**Goal of the exercise:**
Could you please output all of the data exactly, without the images?

**Source data:**
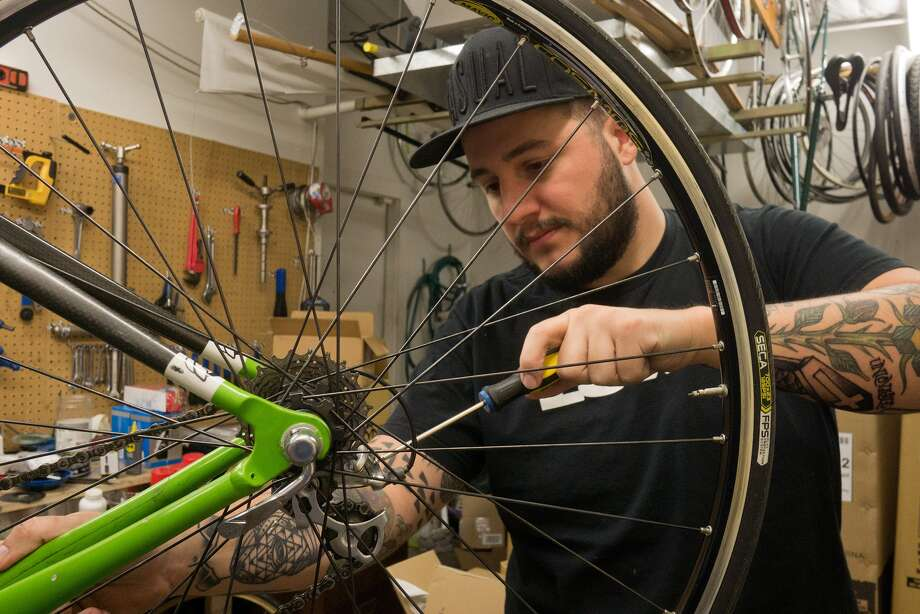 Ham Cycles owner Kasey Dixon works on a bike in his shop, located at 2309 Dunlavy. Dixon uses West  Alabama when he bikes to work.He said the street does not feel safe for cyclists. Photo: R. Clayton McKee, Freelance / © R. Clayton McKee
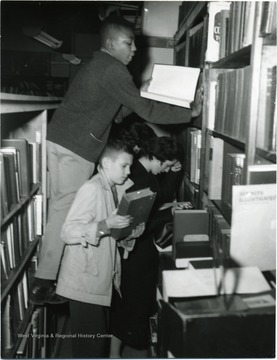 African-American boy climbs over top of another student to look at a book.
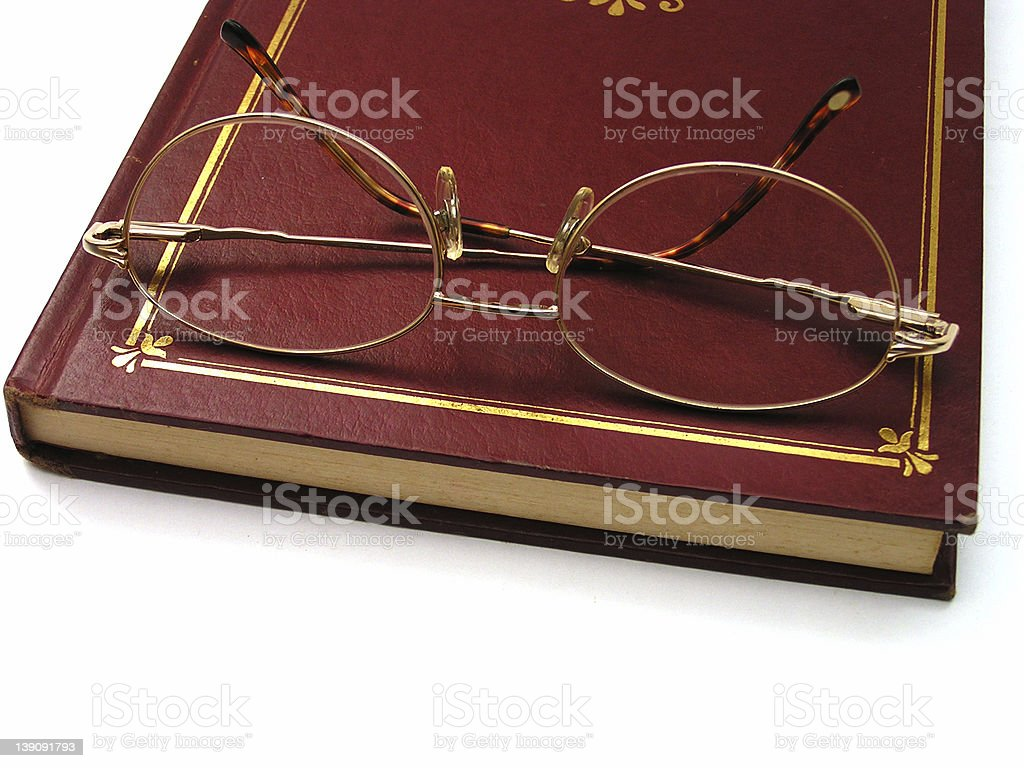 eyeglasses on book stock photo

**Answer to this task:**
 Ham Cycles owner Kasey Dixon works on a bike in his shop, located at 2309 Dunlavy. Dixon uses West  Alabama when he bikes to work.He said the street does not feel safe for cyclists. Photo: R. Clayton McKee, Freelance / © R. Clayton McKee
 African-American boy climbs over top of another student to look at a book.
 eyeglasses on book stock photo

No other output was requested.